Ein weiteres Problem kommt ebenfalls hinzu: Setzen Unternehmen im Rahmen der adaptiven Mehrfaktor-Authentifizierung auf solche unsichere Faktoren, geben sie auch immer ein Stück ihrer Kontrollmöglichkeiten freiwillig aus der Hand und begeben sich so in die Abhängigkeit externer Dienstleister. Außerdem kann es zu einer Verunsicherung des Nutzers kommen.

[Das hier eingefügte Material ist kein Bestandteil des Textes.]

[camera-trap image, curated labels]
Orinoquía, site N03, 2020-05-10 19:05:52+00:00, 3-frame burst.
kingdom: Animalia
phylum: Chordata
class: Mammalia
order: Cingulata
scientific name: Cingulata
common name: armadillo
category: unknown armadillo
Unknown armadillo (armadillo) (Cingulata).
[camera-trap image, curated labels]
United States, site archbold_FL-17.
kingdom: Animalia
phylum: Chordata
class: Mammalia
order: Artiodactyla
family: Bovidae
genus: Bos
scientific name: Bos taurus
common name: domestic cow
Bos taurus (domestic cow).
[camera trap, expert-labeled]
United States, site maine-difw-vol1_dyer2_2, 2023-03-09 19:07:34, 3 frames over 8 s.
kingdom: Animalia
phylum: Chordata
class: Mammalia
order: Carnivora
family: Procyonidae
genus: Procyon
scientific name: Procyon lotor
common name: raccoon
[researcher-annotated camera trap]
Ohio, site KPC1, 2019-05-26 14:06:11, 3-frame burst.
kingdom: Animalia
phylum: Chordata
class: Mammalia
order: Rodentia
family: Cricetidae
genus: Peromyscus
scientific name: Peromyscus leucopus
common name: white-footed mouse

Bewegt sich ein Nutzer zumeist in einer "trusted Zone", dann mag er eine plötzlich zugeschaltete Zwei-Faktor Authentifizierung während eines Ortswechsels ungewöhnlich und sogar verdächtig empfinden und daraufhin den Helpdesk bemühen oder den Vorgang unproduktiv abbrechen.

Usability und Komfort im Einklang
Es ist offensichtlich, dass die Abschaffung der zusätzlichen User-Interaktion bei einer Zwei-Faktor-Authentifizierung mit erheblichen Risiken belastet ist. Moderne IT-Lösungen gehen daher neue Wege und optimieren die Eingabe des zweiten Faktors. Sie basieren zum Beispiel auf dem sicheren NFC-Standard, der bereits häufig bei Payment-Funktionen zum Einsatz kommt, sodass die User-Interaktion nicht nur auf ein Minimum reduziert, sondern auch die Eingabe eines Passcodes obsolet wird. Eine weitere Möglichkeit für eine echte Mehrfaktor-Authentifizierung ist ebenfalls der Nutzung von Biometrie-Funktionen moderner Mobilgeräte oder das sichere Pairing von Geräten als Faktor "Haben" unter definierten Voraussetzungen. Hier lässt sich die Anmeldung auch per Push-Funktion am gepairten Gerät bestätigen, was zusätzlich sicherstellt, dass Anwender und Anmelde-Device sich beispielsweise im gleichen Piconet befinden.

Moderne Lösungen wie beispielsweise SecurAccess setzen auf derartige und neue adaptive Mehrfaktor-Verfahren. Neben SMS, E-Mail und Voice-Call liefert diese Lösung eine Soft-Token-App für iOS, Android und BlackBerry, Foto-Passcode über QR-Codes und einen Self-Service Helpdesk mit dem jeder Anwender situativ das jeweils beste – vom Unternehmen frei gegebene Verfahren – auswählen kann.

Fazit
Nur weil Anwender sich in bestimmten Geolokationen aufhalten oder vorgegebene Anmeldesysteme nutzen, darf eine wirklich sichere Zwei-Faktor Authentifizierung nicht selbständig um einen Faktor herunterschalten. Auch darf die Überprüfung des Anwenderverhaltens oder der Sicherheitsstufe  nicht externen Dienstleistern wie beispielsweise Providern übertragen werden. Komfortable aber trotzdem sichere Verfahren sind auch bei der Mehr-Faktor-Authentifizierung wünschenswert und mit neuen Technologien und Devices umsetzbar. Auf diese Weise bleibt der hohe Sicherheitsstandard einer Zwei- oder Mehrfaktor-Authentifizierung erhalten, ohne dass der Nutzerkomfort leidet.